> [Problem to work on] Collect every line of the records that contains the word "green", matching case exactly.

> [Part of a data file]
^^^^^^^^

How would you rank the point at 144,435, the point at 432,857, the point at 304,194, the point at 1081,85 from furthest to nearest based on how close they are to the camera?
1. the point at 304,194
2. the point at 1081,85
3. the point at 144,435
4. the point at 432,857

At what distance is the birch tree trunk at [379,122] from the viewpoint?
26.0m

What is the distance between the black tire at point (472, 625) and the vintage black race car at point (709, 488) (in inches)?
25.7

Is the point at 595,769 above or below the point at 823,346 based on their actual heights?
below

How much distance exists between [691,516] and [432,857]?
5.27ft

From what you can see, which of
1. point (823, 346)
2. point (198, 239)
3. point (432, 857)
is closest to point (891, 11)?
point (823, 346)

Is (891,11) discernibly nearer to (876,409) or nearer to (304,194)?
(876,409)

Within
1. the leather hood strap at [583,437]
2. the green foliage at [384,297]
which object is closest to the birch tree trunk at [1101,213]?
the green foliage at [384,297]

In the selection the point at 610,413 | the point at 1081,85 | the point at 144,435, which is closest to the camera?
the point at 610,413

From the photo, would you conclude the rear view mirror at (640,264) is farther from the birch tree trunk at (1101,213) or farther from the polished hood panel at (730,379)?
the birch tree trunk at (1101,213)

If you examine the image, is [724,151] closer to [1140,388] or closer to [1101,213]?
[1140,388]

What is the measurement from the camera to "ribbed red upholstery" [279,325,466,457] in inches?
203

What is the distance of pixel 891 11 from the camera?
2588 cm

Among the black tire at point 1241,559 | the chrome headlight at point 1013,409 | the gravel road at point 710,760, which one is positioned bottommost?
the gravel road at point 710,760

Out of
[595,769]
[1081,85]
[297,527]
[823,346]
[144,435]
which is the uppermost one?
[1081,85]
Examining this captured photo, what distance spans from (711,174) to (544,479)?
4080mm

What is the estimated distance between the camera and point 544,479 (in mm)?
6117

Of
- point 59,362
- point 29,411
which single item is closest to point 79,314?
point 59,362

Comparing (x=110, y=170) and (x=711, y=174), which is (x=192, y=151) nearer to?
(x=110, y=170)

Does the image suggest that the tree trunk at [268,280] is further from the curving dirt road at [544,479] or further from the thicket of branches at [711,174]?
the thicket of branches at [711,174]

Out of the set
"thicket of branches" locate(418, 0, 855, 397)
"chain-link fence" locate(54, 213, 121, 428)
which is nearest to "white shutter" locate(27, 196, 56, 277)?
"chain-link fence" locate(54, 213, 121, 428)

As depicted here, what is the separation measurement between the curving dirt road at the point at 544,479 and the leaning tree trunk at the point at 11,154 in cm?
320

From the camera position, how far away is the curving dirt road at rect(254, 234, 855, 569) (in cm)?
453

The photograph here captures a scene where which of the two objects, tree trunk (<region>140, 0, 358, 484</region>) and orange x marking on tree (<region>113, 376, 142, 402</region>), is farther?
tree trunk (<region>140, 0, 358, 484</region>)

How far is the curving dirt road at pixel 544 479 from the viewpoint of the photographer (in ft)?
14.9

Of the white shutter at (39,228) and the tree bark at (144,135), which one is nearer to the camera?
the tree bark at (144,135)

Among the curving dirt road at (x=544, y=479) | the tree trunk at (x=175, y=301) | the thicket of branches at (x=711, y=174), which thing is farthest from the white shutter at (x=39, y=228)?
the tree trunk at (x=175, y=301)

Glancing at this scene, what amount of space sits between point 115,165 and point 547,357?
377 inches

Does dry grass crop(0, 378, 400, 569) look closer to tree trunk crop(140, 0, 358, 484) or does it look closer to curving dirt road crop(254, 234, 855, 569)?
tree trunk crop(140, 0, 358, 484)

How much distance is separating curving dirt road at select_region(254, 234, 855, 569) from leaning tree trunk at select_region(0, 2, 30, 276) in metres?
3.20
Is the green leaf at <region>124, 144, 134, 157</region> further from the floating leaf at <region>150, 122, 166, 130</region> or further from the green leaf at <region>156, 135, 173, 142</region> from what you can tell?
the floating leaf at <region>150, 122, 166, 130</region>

^^^^^^^^

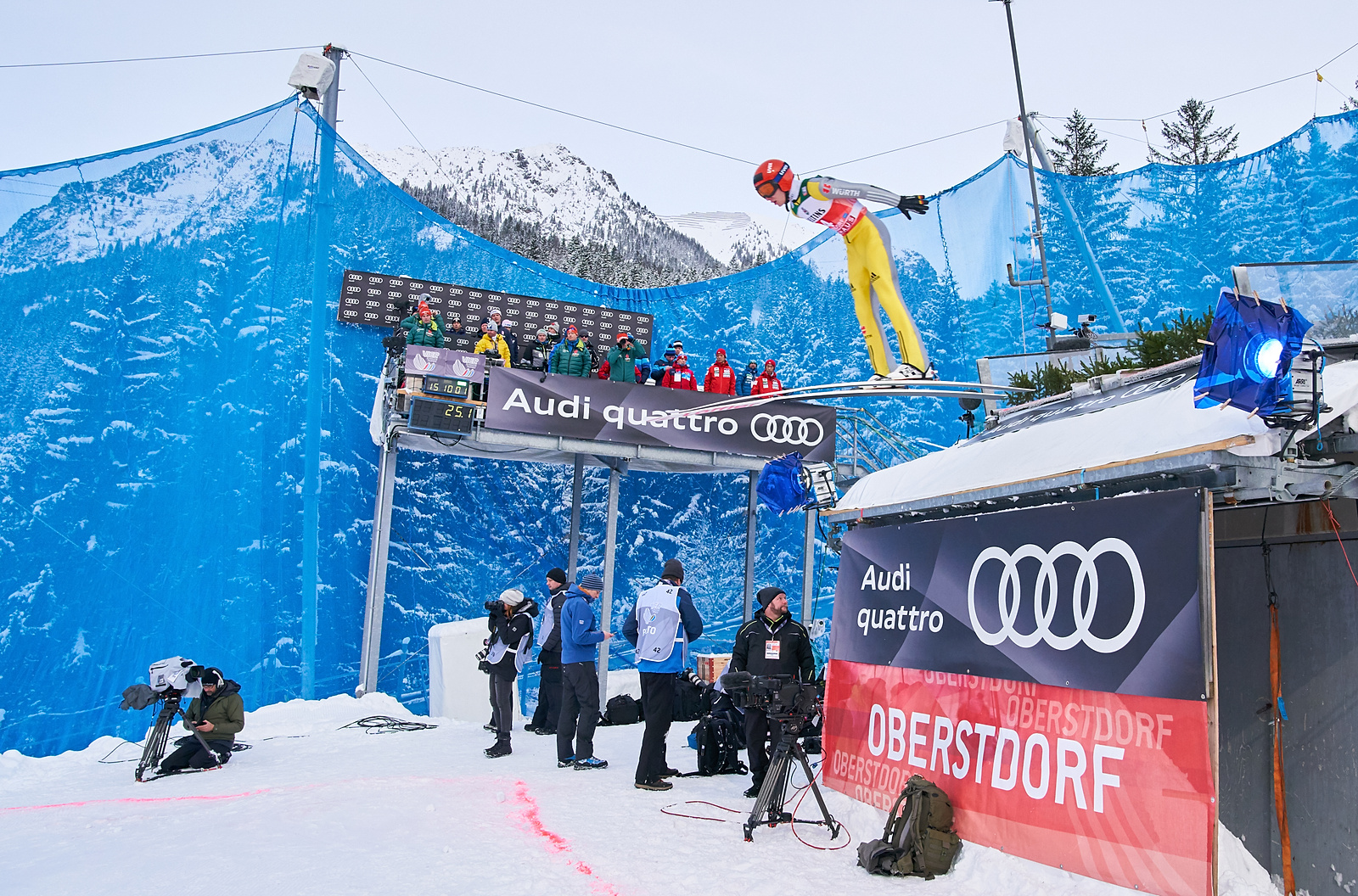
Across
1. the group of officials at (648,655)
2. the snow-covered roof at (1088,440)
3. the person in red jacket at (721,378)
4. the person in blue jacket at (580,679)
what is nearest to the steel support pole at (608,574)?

^^^^^^^^

> [Output for this task]
2. the green foliage at [384,297]
the green foliage at [384,297]
Is the green leaf at <region>124, 144, 134, 157</region> further from the floating leaf at <region>150, 122, 166, 130</region> or further from the green leaf at <region>156, 135, 173, 142</region> from what you can tell?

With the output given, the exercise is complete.